> _WHAT NEEDS TO BE DONE_
The answer must consist only of the lines in the records below from the line with "Assertiveness" to the line with "Berlin School of Economics and Law", both included, copied word for word with every picture left out.
▽
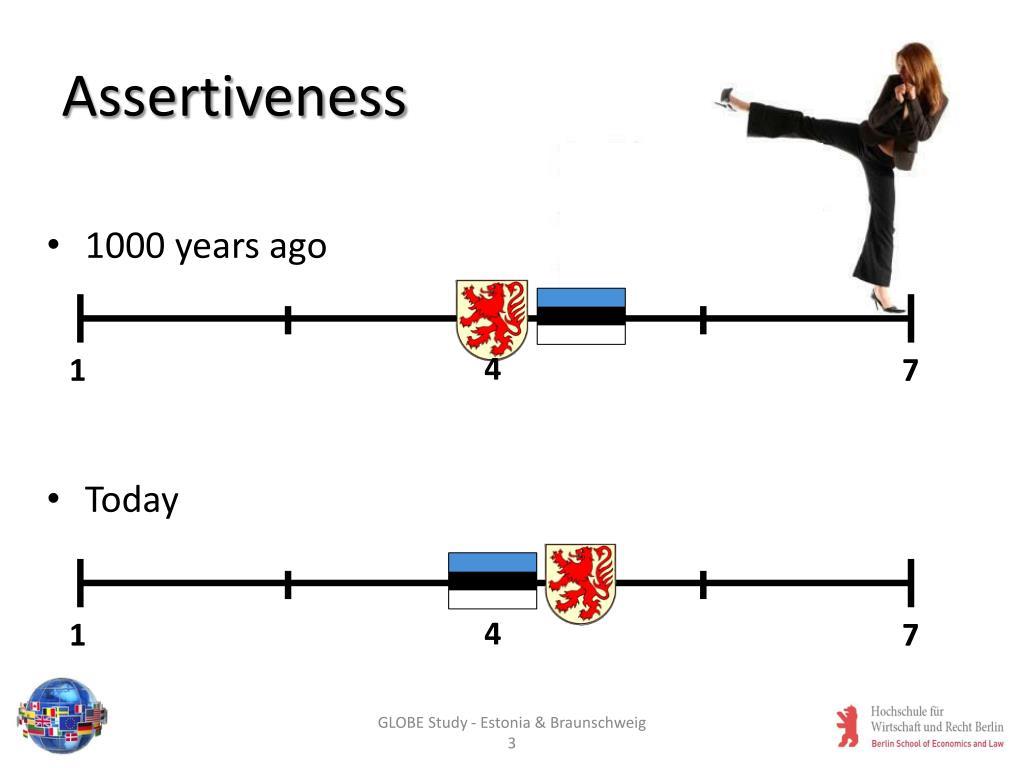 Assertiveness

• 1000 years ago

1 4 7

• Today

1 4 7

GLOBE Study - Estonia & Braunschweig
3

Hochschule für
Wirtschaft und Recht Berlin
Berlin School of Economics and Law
△
▽
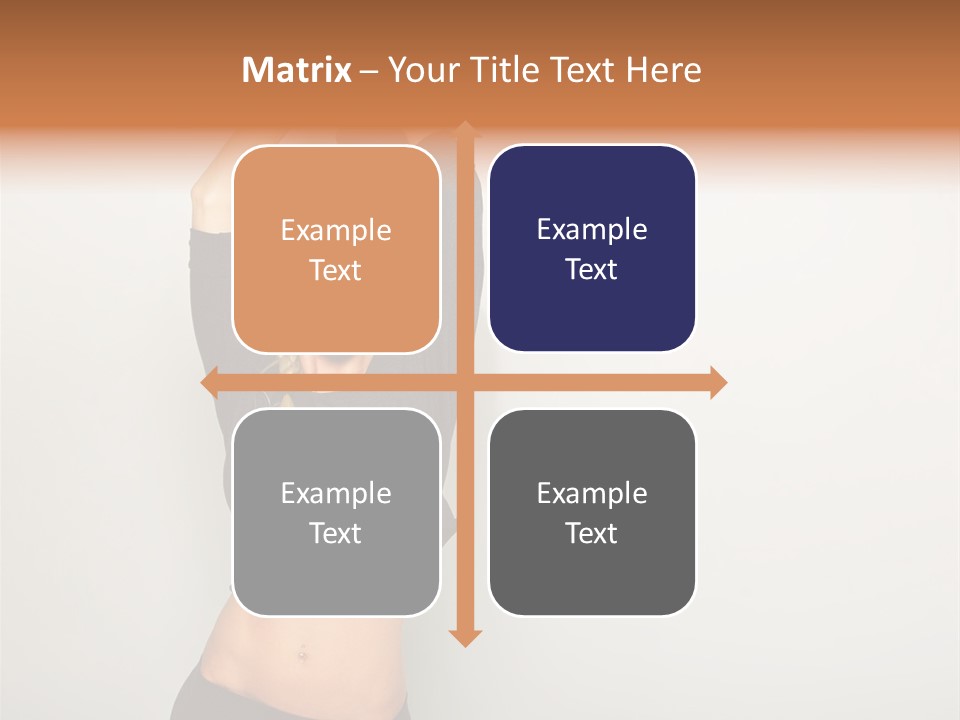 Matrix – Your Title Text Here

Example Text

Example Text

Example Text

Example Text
△
▽
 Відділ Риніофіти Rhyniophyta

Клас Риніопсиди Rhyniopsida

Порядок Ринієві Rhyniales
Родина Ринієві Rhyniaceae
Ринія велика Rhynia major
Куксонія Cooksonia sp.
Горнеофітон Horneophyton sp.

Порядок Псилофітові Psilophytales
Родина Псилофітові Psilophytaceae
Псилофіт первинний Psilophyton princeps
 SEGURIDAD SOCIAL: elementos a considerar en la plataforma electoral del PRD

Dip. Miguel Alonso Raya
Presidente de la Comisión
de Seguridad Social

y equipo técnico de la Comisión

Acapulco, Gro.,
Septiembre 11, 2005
△
> _OUTPUT FOR THIS EXERCISE_
 Assertiveness

• 1000 years ago

1 4 7

• Today

1 4 7

GLOBE Study - Estonia & Braunschweig
3

Hochschule für
Wirtschaft und Recht Berlin
Berlin School of Economics and Law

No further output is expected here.